Ainsi commence la réponse détaillée de Mgr Carlo Maria Viganò au Rapport McCarrick, un rapport qui prétend reconstruire l’ascension et le succès de l’ex-cardinal américain, qui s’est révélé être homosexuel et un dangereux prédateur en série. La réponse de Mgr Viganò arrive dans une longue interview donnée le 12 novembre à Raymondo Arroyo de ETWN, la célèbre chaîne de télévision américaine fondée par Mère Angelica.

Quiconque a suivi l’histoire, même de loin, sait que c’est précisément le dossier publié le 26 août 2018 par Mgr Viganò, ex-nonce aux États-Unis de 2011 à 2016 et précédemment délégué pour les Représentations Pontificales (1998-2009), qui a déclenché une dure polémique sur la responsabilité des dissimulations et des complicités qui ont permis à Thedore McCarrick de faire une carrière ecclésiastique extraordinaire. Mgr Viganò a également mis directement en cause le pape François ainsi que des personnalités de premier plan des pontificats de Jean-Paul II et de Benoît XVI.
Une des conséquences de cette polémique est justement le rapport McCarrick, rédigé par la Secrétairerie d’État du Vatican et présenté le 10 novembre dernier.

Étant donné la genèse de ce travail d’investigation, il n’est pas surprenant que l’objectif non déclaré soit précisément la « défense d’office » du pape François et la contre-accusation à Mgr Viganò. Une opération en substance réussie, étant donné qu’une grande partie de la presse internationale, dans les gros titres de présentation du rapport, s’est concentrée sur la responsabilité de Jean-Paul II dans la nomination de McCarrick comme archevêque de Washington en 2000 et la remise ultérieure de la pourpre en 2001 (évitant toutefois d’enquêter sérieusement sur la manière dont on est arrivés à cette nomination). Et Mgr Viganò lui aussi s’en sort mal : le Rapport le dépeint essentiellement comme un personnage à deux visages, d’une part un accusateur irréprochable des mœurs dépravées du cardinal américain, d’autre part distrait lui aussi lorsqu’il s’est agi de justifier les accusations.

[LISTE DE DONNÉES]

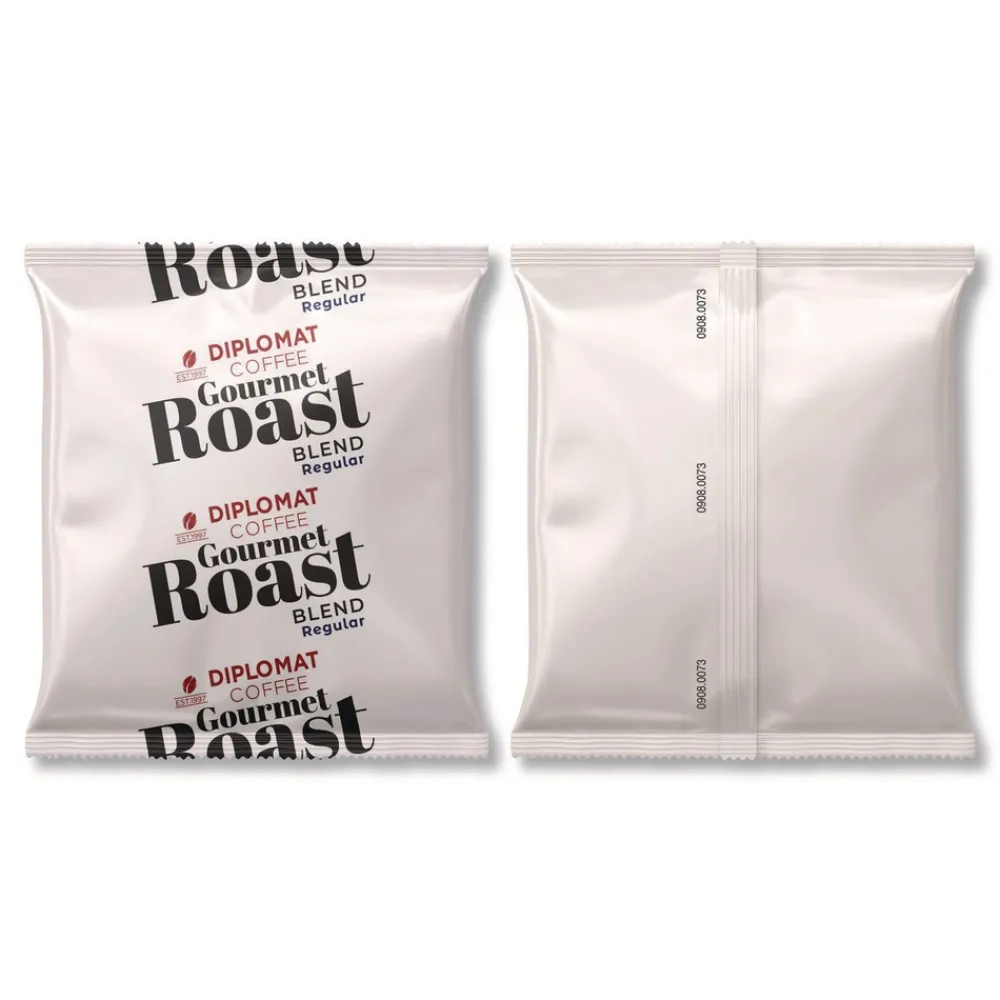 Online Gourmet Frac Pack 2.5 oz 42/Carton Food And Snacks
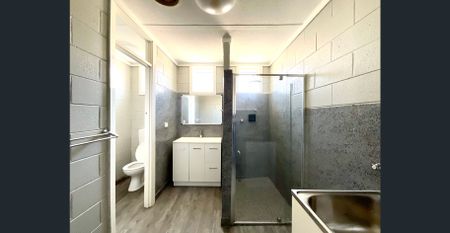 Neat 1 Bedroom unit - Photo 4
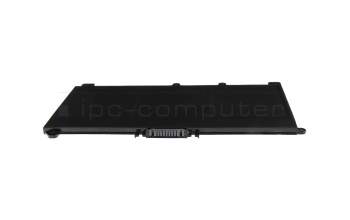 HP Chromebook 14b-na0000 Original Akku 41Wh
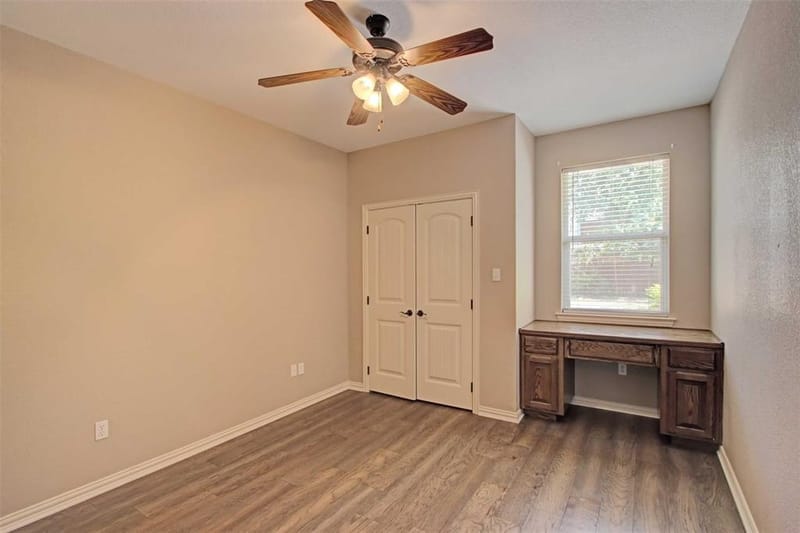 107 Heritage Place, Glen Rose TX 76043 - Photo 17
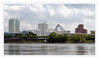 Dateiname=Bootstour_Medienhafen_05.jpg
Dateigröße=681KB
Abmessungen: 1200x717
hinzugefügt am: 28. August 2020 Bootstour_Medienhafen_05.jpg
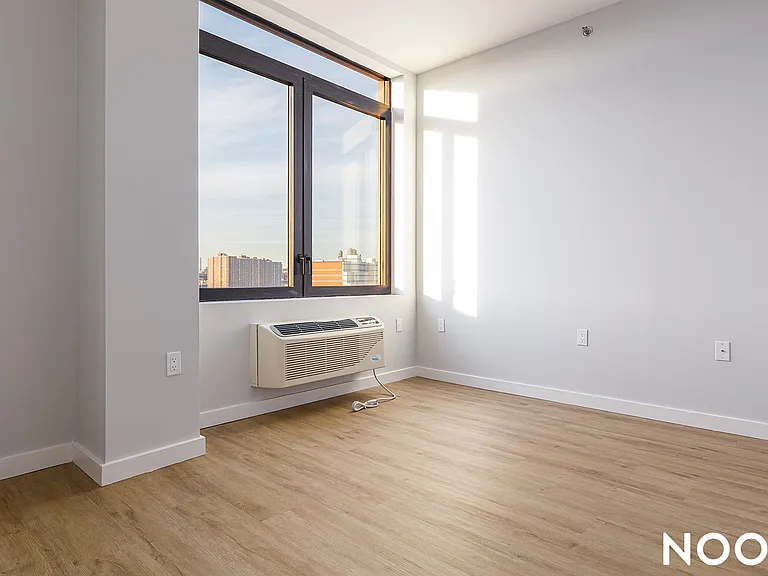 276 Grand Concourse #1115 — Photo 12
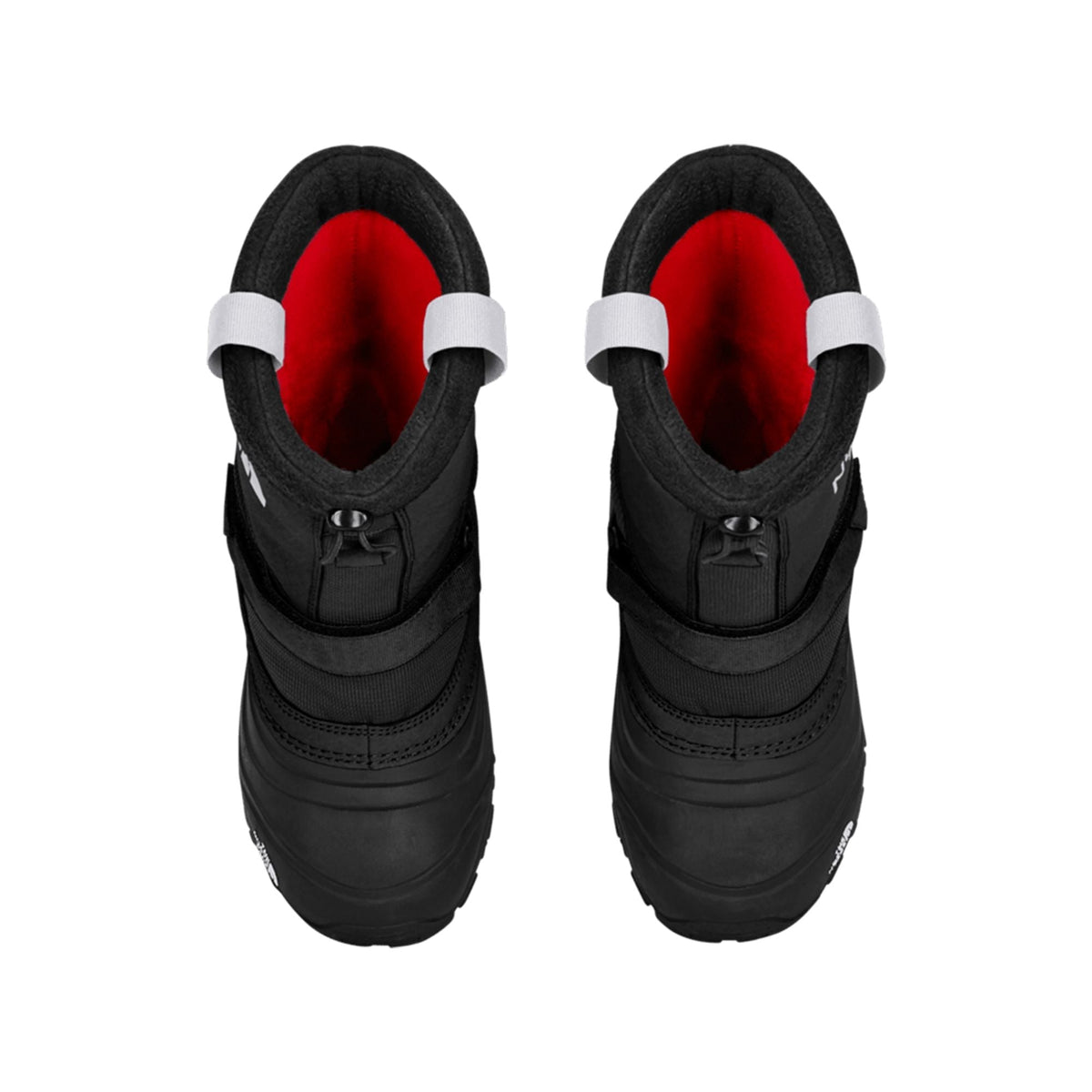 The North Face Youth Alpenglow Extreme III Boot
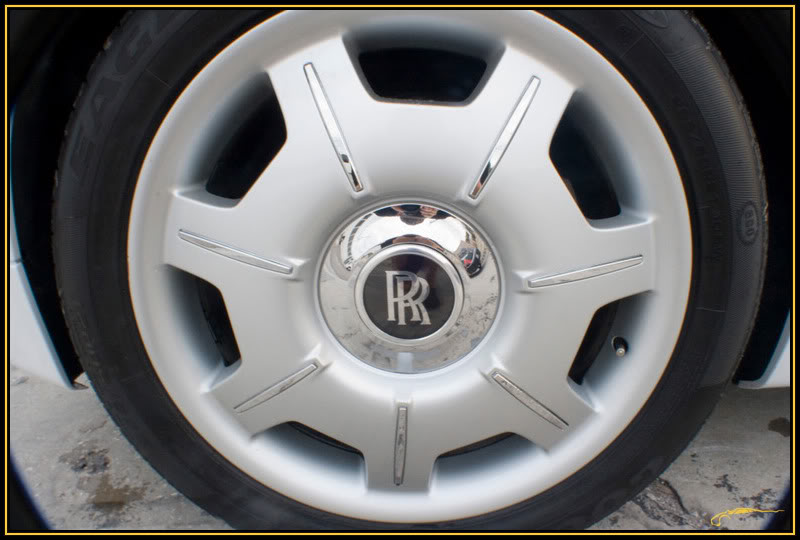 Name:  84.jpg
Views: 167
Size:  65.5 KB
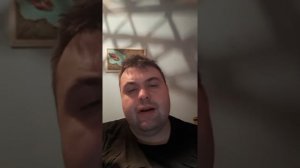Приворот на любовь до гроба.
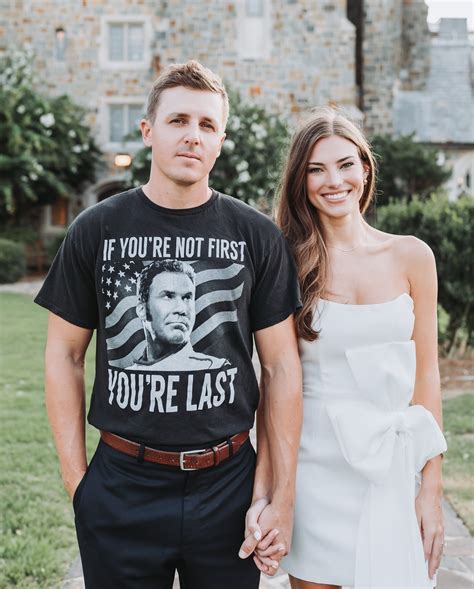 Lee Ellis | Honestly just wanted to post the first pic with Creed blaring real bad but we’re ...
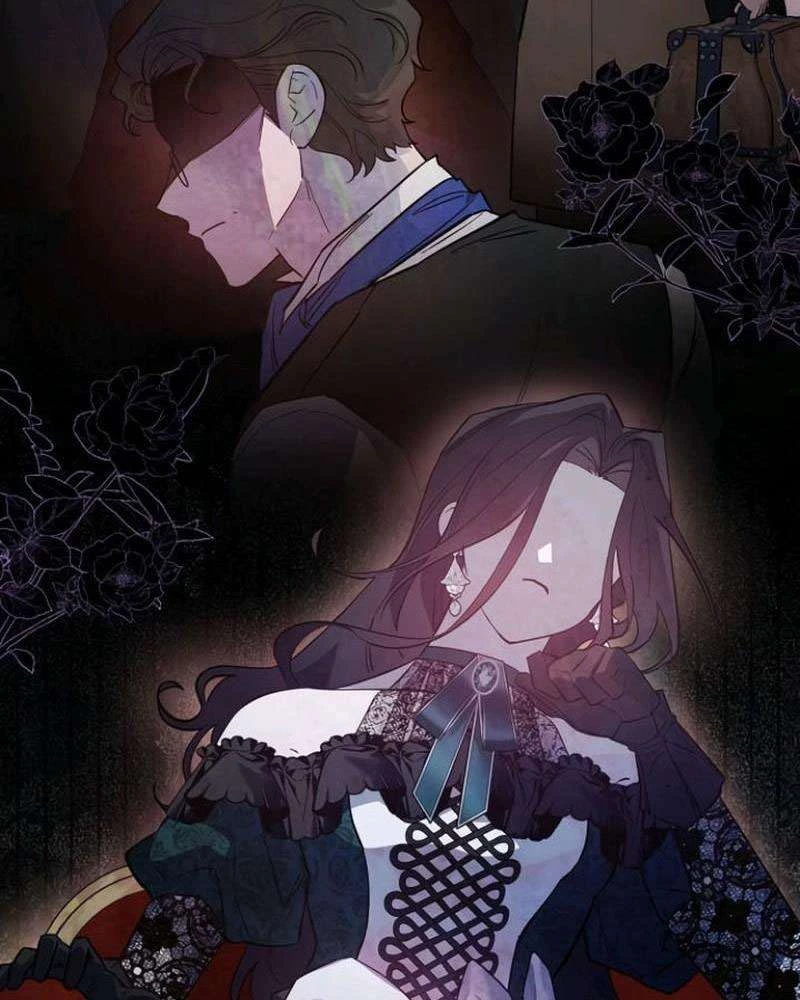 Hướng Dẫn Trả Thù Cho Cô Hầu Gái Mắc Bệnh Nan Y Chapter 33 - 47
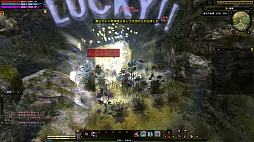 ꡼ No.028 | 줷֤񤦥ɼʥХȥǿϥåɥ󡪡MMORPGLegend of Soulsץƥȥץ쥤ݡ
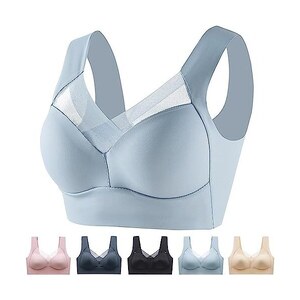 Reggiseno senza ferretto | Prezzi e offerte su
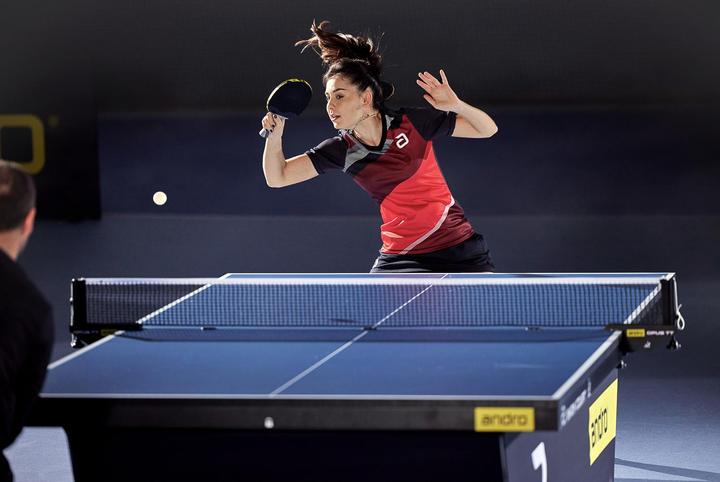 Immagine prodotto Andro Ataxa (S)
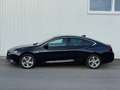 Opel Insignia Insignia Grand Sport 1,6 CDTI *RFK*HeadUp*AHK* Schwarz - thumbnail 5
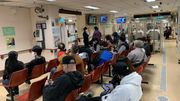 公立醫院急症室研究加價打擊濫用｜或以「可加可減」調整｜輕症收費上調至家庭醫生水平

[TRAVAIL DEMANDÉ]
• 1. Recopiez, dans le texte sur le rapport McCarrick, tout ce qui va de « Étant donné la » jusqu'à « justifier les accusations. ».
• 2. Réécrivez la liste depuis son début jusqu'à la ligne contenant « Lee Ellis | », incluse, en remplaçant « Photo » par « Vue » sans rien changer d'autre et en omettant les mentions d'images.
Le texte et la liste n'ont aucun rapport entre eux.

[CORRIGÉ]
• 1.
Étant donné la genèse de ce travail d’investigation, il n’est pas surprenant que l’objectif non déclaré soit précisément la « défense d’office » du pape François et la contre-accusation à Mgr Viganò. Une opération en substance réussie, étant donné qu’une grande partie de la presse internationale, dans les gros titres de présentation du rapport, s’est concentrée sur la responsabilité de Jean-Paul II dans la nomination de McCarrick comme archevêque de Washington en 2000 et la remise ultérieure de la pourpre en 2001 (évitant toutefois d’enquêter sérieusement sur la manière dont on est arrivés à cette nomination). Et Mgr Viganò lui aussi s’en sort mal : le Rapport le dépeint essentiellement comme un personnage à deux visages, d’une part un accusateur irréprochable des mœurs dépravées du cardinal américain, d’autre part distrait lui aussi lorsqu’il s’est agi de justifier les accusations.

• 2.
 Online Gourmet Frac Pack 2.5 oz 42/Carton Food And Snacks
 Neat 1 Bedroom unit - Vue 4
 HP Chromebook 14b-na0000 Original Akku 41Wh
 107 Heritage Place, Glen Rose TX 76043 - Vue 17
 Dateiname=Bootstour_Medienhafen_05.jpg
Dateigröße=681KB
Abmessungen: 1200x717
hinzugefügt am: 28. August 2020 Bootstour_Medienhafen_05.jpg
 276 Grand Concourse #1115 — Vue 12
 The North Face Youth Alpenglow Extreme III Boot
 Name:  84.jpg
Views: 167
Size:  65.5 KB
Приворот на любовь до гроба.
 Lee Ellis | Honestly just wanted to post the first pic with Creed blaring real bad but we’re ...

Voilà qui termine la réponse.